The meta-analysis we conducted did not find sufficient evidence to support using routine invasive strategy to manage patients with NSTE-ACS. Results remained unchanged whether the statistical framework of the meta-analysis was classical or Bayesian. The lack of evidence favoring one strategy over another suggests that the strategies are equivalent, but such an assumption may be false. It is clear from the 95% CI that the data cannot rule out whether either strategy offers a clinically significant advantage.
Our study updates the results of 4 recent meta-analyses, all of which found a significant advantage for using routine invasive strategy over selective invasive strategy.15-18 Our results differ from these meta-analyses either because of the inclusion of new trials or the inclusion of longer follow-up data reported after the 4 meta-analyses were published. In addition, 2 of the 4 meta-analyses15,16 included the ISAR-COOL (Intracoronary Stenting with Antithrombotic Regimen Cooling-off) 19 trial, which we excluded because almost all the patients in ISAR-COOL underwent angiography within 5 days of randomization; therefore, it did not have a selective invasive strategy arm, as defined for our meta-analysis.

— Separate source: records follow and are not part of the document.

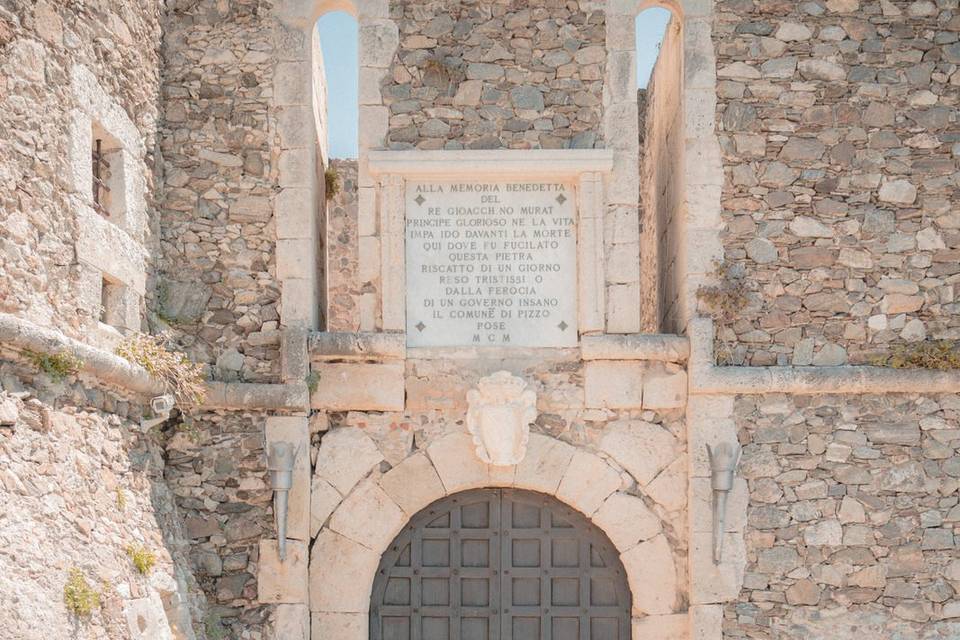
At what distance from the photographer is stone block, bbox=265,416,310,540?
23.8 ft

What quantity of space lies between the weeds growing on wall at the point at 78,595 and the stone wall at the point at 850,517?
12.4 feet

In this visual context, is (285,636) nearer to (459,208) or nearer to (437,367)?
(437,367)

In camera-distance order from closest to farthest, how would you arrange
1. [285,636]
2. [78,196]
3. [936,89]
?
[78,196], [285,636], [936,89]

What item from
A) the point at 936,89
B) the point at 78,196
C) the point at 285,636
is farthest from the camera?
the point at 936,89

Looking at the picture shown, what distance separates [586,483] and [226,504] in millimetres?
2242

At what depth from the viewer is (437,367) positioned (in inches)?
294

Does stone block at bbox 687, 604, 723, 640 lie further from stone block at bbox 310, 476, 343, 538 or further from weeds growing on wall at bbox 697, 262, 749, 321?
stone block at bbox 310, 476, 343, 538

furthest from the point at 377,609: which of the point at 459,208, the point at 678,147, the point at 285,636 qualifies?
the point at 678,147

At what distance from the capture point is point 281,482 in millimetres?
7160

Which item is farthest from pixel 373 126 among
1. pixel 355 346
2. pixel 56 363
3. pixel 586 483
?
pixel 56 363

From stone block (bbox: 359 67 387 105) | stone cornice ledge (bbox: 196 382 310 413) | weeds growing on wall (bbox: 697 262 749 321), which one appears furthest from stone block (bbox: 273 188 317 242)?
weeds growing on wall (bbox: 697 262 749 321)

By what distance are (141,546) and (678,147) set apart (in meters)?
4.24

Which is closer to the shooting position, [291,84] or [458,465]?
[458,465]

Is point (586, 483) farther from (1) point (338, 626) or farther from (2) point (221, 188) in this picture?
(2) point (221, 188)
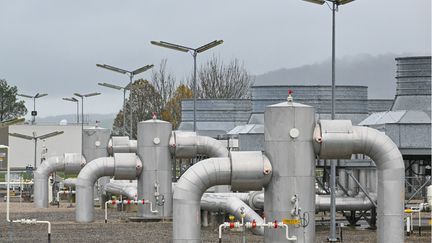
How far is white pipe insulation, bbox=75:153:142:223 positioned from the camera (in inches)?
1791

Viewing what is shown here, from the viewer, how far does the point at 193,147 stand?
45.6m

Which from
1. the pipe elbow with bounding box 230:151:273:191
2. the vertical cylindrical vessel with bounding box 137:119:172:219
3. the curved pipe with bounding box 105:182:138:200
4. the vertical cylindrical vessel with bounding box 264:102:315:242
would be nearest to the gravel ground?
the vertical cylindrical vessel with bounding box 137:119:172:219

This meta-analysis has important clinical and research implications. We did not find either of the 2 strategies to be superior, suggesting that other factors may need to play a greater role in choosing a treatment strategy for a particular patient. These factors might include applicability of the evidence to the specific patient, feasibility of employing the intervention in a particular setting, risk-benefit ratio for the patient, and the patient’s values and preferences.20 This meta-analysis also provides grounds for future clinical trials to identify the subset of patients who are most likely to benefit from a routine invasive strategy.

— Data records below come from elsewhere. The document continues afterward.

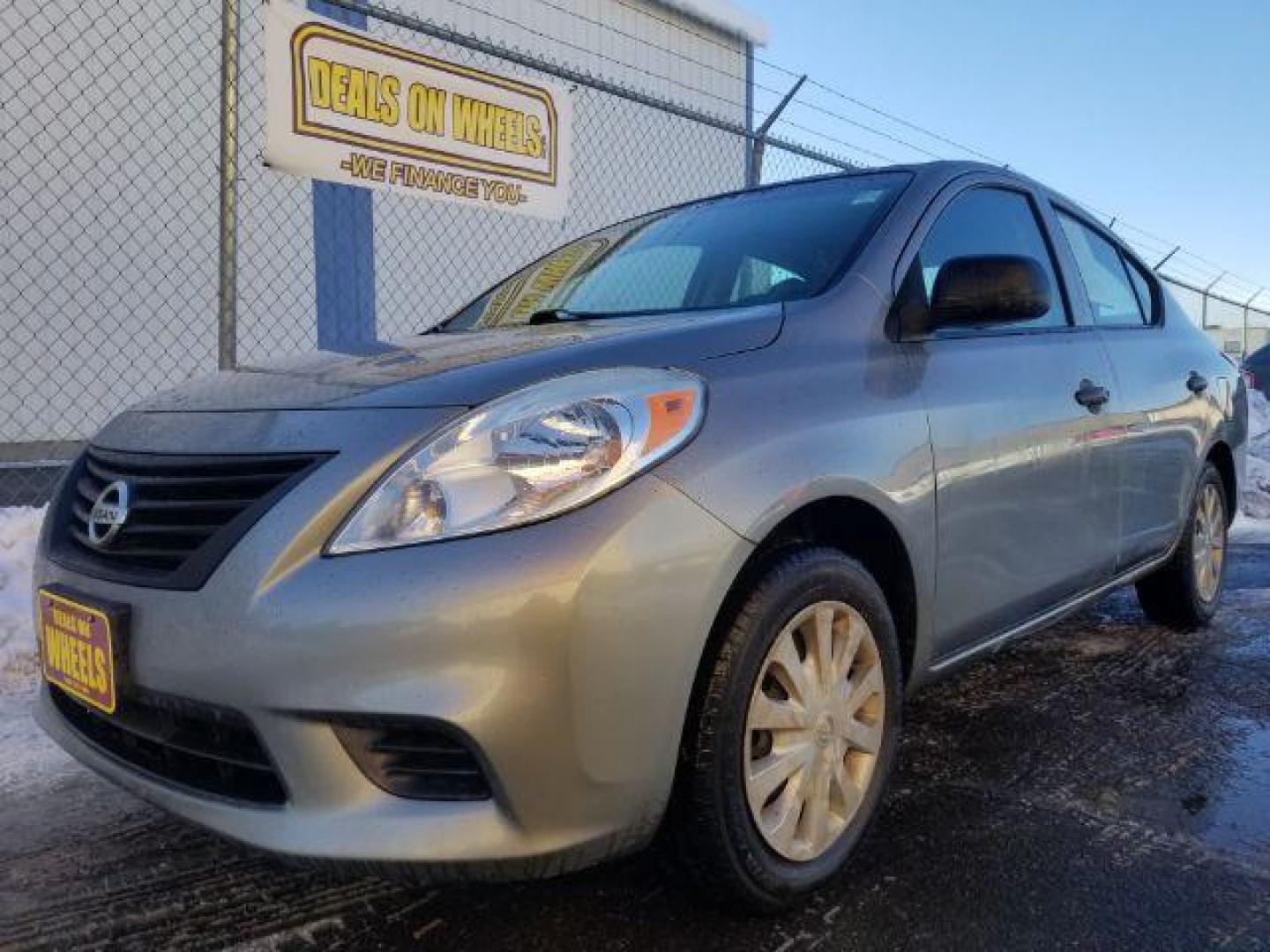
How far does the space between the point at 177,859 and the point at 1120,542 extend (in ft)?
8.98

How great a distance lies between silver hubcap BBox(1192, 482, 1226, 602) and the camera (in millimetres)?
3955

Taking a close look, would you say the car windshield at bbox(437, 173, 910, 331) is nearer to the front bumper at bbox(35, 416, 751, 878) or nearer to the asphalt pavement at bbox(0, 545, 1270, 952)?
the front bumper at bbox(35, 416, 751, 878)

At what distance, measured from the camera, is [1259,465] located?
9219mm

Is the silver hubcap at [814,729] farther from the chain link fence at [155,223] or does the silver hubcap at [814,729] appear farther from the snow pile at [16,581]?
the chain link fence at [155,223]

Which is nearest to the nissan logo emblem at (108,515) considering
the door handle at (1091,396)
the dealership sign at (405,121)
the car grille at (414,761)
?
the car grille at (414,761)

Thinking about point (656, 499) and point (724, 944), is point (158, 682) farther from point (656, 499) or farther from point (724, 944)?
point (724, 944)

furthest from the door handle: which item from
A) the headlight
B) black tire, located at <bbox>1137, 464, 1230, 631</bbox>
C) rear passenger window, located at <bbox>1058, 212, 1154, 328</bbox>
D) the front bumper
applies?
the front bumper

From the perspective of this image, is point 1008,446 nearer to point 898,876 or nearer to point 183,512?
point 898,876

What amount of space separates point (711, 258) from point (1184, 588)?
242 cm

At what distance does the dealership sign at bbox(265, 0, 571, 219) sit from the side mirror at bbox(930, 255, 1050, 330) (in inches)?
119

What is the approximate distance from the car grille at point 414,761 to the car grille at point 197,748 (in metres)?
0.15

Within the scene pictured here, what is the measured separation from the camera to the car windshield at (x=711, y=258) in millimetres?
2486

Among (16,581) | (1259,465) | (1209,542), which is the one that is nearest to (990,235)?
(1209,542)

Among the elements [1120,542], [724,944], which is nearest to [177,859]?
[724,944]
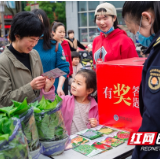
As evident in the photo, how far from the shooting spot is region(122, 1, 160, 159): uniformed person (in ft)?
3.34

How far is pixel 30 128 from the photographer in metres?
1.07

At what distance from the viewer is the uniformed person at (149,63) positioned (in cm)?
102

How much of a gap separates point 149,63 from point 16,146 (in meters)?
0.75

Pooled results of the available clinical trial data for patients with NSTE-ACS who received treatment with either a routine invasive strategy or selective invasive strategy did not identify any advantage of one approach over the other, although the direction of effect seems to favor routine invasive strategy. When choosing between the 2 strategies for a particular patient, clinicians must consider patient preferences, local expertise, and characteristics of the health care system.
The authors have no relationship with any commercial entity that might represent a conflict of interest with the content of this article.